To what can we owe Abad’s openness to the foreign—the preternatural ease with which she immersed herself in such diverse places, gained the trust of their locals, and became fluent in their ways? It can be hard for many Westerners, even many Asians, to fathom just how much of a melting pot the Philippines is. There are over a hundred languages and nearly twice as many ethnolinguistic groups. Foreign influences run deep, as do the legacies of colonizers, ancient encounters formed through trade, and more modern waves of immigration. The social fabric is Austronesian, Spanish, American, Chinese, Arab, Mexican, Korean. This multiculturalism is so casual, so unexamined, that its profundity can be lost even on locals. When I was growing up in Manila, it was easy to take for granted the everyday coherence of difference, the distance between my father’s Tagalog and my mother’s Hiligaynon, the proximity on the dining table of Chinese-inspired lumpia and Spanish-inspired lechon, the way complexions varied within families. It was only later, when I moved to the US, that I saw how different America’s tediously adjudicated brand of diversity was from the organic kind that produced me and Abad. She must have been relieved whenever she returned home, though in the end it was clear she had outgrown it.

 

It was her wish to die in Batanes, looking out on the same ocean that once beguiled her like an invitation. But there was a cruelty to the way fate dealt her its final hand.

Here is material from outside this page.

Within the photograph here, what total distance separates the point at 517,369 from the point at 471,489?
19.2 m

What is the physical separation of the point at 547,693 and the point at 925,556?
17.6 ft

In 2001, she was diagnosed with advanced lung cancer and subjected to debilitating chemotherapy. Soon she was using a wheelchair. In Batanes, she built herself a home to die in, a stone structure shaped like an arrowhead, its terraces jutting out into the South China Sea. She moved in, feeble but determined, in 2004, and set to work on her last paintings. Quickly, her condition grew dire, and against her wishes she was flown to her doctor in Singapore. She took her last breath there, as her house perched on its hill, brand new and vacant.

 

It was this house I eventually came to stay in, as a boy in 2010. Abad’s family had transformed it into a lodge for tourists, though Batanes is so remote that most Filipinos never bother to visit. Nevertheless, my parents decided to vacation on the island one summer. We spent our days wandering the mountains, cattle grazing nearby as we took in the pure air. Batanes’s crime rate is nearly zero; the local joke was that the police had nothing to do during their hours. I remember going to a convenience store that was unmanned. People took what they needed, recorded their purchases in a logbook, and dropped their money in a box.

 

In the mornings we would wake slowly. Behind the curtains was the ocean Abad loved. What does it mean that she could not die where she wanted? Perhaps this is the bargain some of us make when we choose to leave home and become wanderers instead. Abad chose to be a woman of the world, and the terms of her cosmic mandate entailed that she would always belong to it. To have died where she was born would have been unsuitably cyclical. Her story needed to end elsewhere, which was the name of the destination she spent her life packing suitcases for.

 

We must have gone to her grave, but this is where the memory fails me. There is a statue of her there, smiling, robust, her hair in many braids. She keeps watch over the dormant land, as far away a corner of the world as when she first left it. Ashes to ashes, that is how it goes. But always the lingering evidence of life, the ghosts that refuse to consign themselves to the past.